CLEVELAND — Almost overnight in March 2020, downtown workers left their office space to work remotely through the COVID pandemic.
While many of us tried to figure out a new COVID protocol from home, DeJuan Brooks was figuring it all out in the Weston Herd Law Office, taking temperatures for a while and helping guide guests through changing mask recommendations.
“My role kept changing because more people kept coming in,” said Brooks.
Office building managers tell News 5 law firms kept their offices mostly staffed through the pandemic while other offices appear to be about a quarter full as of June.
Mary Jo O’Neill is the Parent Advocate at the law firm Hickman & Lowder, where she represents families when they meet with school districts. She says her office just made sure lawyers and employees staggered their days in the building during the pandemic, allowing them to stay socially distanced but available for clients.
“That rotating schedule was helpful and the families needed to feel that we were here for them,” said O’Neill.
Even though there is still a lot of empty space in downtown office buildings right now, O’Neil and Brooks say it feels busier every week.
“It’s great to see,” said O’Neill. “You see more than one person at the stop sign, more than one person at the stoplight.”
Perspectus Architecture was working out of its offices in Shaker Square when the pandemic started and signed a lease for new downtown space a few weeks into the pandemic.
“Everybody we talked to said, 'Really? You took more space and not less space?'” said Perspectus Managing Principal Bill Ayars.
Instead, Perspectus redesigned the space and built it out while their employees worked from home as they would have anyway.
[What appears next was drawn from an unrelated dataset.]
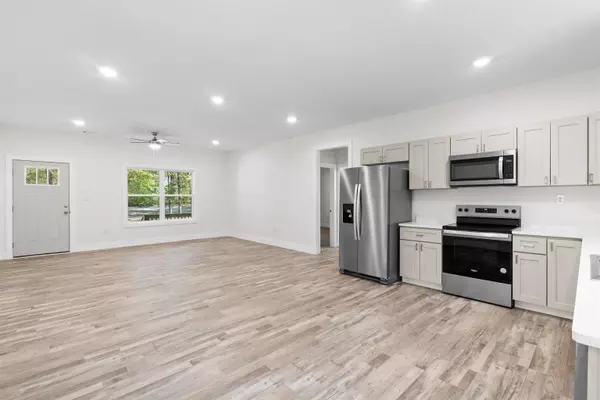 Melbourne, AR 72556,2980 Bonetown Road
The clear barriers and extra personal space we’ve all gotten used to during the pandemic are permanent in their office space.
“They would have been a little tighter, and we wouldn’t have as much of this,” said Ayars, pointing to workspaces for employees and the glass barriers between them.
Perspectus’s nearly 50 employees are already back in the office, but now they have more options to custom-tailor their work/life balance.
“We love the flexibility and I think, for the next few years, that’s going to be key: being flexible and flexible with the people,” said Ayars, pointing out new considerations for family circumstances and responsibilities. “Instead of having one human resource manual that covers everything you almost have to have 45 of them because everybody’s situation is different.”
At the same time, more downtown workers are able to move around without a mask and return to their normal haunts for lunch and coffee.
“It just feels good to actually be able to interact in a regular manner without having to second-guess everything,” said Brooks.
“That's why we moved down here,” said Ayars. “We wanted the energy.”